GBM CSCs require the iron regulators transferrin receptor and ferritin to drive tumorigenesis

  • Major finding: GBM CSCs require the iron regulators transferrin receptor and ferritin to drive tumorigenesis.

  • Mechanism: Gain of an epigenetic program enhances CSC iron uptake, and STAT3–FOXM1 signaling drives CSC growth.

  • Impact: Disrupting iron flux in CSCs is a potential therapeutic strategy for the treatment of GBM.
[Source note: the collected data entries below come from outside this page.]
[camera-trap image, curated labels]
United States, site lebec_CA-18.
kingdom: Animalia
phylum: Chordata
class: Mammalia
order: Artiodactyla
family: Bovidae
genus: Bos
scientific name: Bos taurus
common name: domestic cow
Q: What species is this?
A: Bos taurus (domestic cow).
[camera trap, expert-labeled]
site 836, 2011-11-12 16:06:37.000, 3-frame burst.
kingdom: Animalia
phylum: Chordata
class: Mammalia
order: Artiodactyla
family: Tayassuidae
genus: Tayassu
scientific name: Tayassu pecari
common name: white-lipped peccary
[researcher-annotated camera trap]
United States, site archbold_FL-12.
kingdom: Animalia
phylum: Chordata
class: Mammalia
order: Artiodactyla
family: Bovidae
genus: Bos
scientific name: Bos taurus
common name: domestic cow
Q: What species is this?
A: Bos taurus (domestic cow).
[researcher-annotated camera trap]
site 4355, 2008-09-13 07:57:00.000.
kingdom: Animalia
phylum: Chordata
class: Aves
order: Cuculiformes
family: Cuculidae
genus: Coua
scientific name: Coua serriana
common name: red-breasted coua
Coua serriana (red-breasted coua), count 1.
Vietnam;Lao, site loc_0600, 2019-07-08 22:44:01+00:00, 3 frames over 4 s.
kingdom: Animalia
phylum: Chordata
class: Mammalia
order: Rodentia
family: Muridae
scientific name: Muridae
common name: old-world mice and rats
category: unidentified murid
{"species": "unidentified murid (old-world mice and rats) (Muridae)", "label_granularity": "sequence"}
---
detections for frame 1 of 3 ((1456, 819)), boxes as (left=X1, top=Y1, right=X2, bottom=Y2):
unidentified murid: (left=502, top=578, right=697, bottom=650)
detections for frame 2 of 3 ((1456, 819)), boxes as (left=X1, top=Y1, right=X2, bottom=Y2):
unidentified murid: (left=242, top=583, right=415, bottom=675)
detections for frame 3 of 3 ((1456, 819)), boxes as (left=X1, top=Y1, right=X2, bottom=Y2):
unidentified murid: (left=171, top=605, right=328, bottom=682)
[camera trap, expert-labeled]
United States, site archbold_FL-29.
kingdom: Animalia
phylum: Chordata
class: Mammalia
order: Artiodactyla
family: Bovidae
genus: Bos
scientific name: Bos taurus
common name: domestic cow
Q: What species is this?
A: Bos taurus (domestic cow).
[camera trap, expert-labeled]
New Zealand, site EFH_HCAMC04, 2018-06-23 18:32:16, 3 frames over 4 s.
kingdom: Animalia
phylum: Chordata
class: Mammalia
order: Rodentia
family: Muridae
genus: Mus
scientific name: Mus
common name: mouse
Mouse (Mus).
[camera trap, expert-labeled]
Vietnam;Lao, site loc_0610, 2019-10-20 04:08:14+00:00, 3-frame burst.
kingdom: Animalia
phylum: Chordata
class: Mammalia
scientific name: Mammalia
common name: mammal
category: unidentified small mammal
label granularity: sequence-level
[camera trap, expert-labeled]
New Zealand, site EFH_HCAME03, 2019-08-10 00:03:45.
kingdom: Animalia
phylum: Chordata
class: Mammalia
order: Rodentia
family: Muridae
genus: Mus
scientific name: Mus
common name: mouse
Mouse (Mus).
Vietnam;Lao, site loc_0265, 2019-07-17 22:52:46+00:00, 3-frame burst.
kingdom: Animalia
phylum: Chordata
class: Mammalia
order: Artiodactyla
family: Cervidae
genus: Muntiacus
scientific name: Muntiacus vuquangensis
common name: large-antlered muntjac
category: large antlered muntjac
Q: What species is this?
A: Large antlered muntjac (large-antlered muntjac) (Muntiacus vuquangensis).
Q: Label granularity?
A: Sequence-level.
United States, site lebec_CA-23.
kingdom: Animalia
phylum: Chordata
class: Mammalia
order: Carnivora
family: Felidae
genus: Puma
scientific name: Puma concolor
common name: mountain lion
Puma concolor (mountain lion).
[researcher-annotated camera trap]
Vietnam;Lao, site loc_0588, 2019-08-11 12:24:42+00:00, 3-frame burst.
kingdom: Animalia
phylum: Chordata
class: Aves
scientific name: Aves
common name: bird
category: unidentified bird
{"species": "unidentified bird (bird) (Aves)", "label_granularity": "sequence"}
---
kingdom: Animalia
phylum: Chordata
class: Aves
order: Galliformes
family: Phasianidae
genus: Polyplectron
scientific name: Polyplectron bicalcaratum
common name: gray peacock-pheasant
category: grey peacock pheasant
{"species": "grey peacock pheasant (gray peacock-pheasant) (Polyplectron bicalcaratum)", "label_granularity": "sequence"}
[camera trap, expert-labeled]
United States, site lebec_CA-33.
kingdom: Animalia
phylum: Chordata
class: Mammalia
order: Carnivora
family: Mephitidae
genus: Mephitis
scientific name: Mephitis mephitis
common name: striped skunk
Glioblastoma (GBM) is the most common adult brain malignancy and, in spite of highly aggressive treatment, has a poor prognosis. The lack of treatment efficacy may be due in part to the presence of the CD133+ cancer stem-like cell (CSC) subpopulation of GBMs, which has been shown to be radioresistant and chemoresistant and can flourish in the stresses inflicted by the tumor microenvironment. These stresses are mediated in part by aberrant iron metabolism, prompting Schonberg and colleagues to investigate the role of iron regulation in the tumorigenicity of GBM CSCs. Next-generation RNA sequencing identified transferrin (TF) as the most differentially expressed gene in GBM CSCs, which secreted high levels of TF compared with non-CSCs. Epigenomic profiling revealed that TF enhancers were present in CSCs and in a cell line model of hepatocytes, suggesting that TF upregulation in CSCs is mediated by the acquisition of a liver-specific epigenetic mechanism. Consistent with these findings, iron tracing experiments showed increased unbound iron uptake in CSCs compared with non-CSCs. Expression of transferrin receptor (TfR), which mediates intracellular entry of TF-bound iron, and ferritin, which stores excess intracellular iron, was increased in a grade-dependent fashion in gliomas, in particular CSCs, and negatively correlated with patient survival. Furthermore, expression of TfR enhanced tumorsphere formation and tumor initiation, whereas knockdown of ferritin resulted in decreased CSC growth in vitro and impaired CSC tumorigenicity in vivo. Gene expression profiling revealed that this growth inhibition may be due to regulation of cell-cycle progression by ferritin and identified STAT3 as the gene most highly correlated with ferritin expression. Knockdown and rescue experiments showed that forkhead box M1 (FOXM1), a STAT3-regulated transcription factor, was critical for ferritin-mediated regulation of CSCs. Together, these results show that GBM CSC tumorigenicity is dependent on the acquisition of an epigenetic mechanism that drives iron metabolism and is potentially targetable.

Schonberg DL, Miller TE, Wu Q, Flavahan WA, Das NK, Hale JS, et al. Preferential iron trafficking characterizes glioblastoma stem-like cells. Cancer Cell 2015;28:441–55.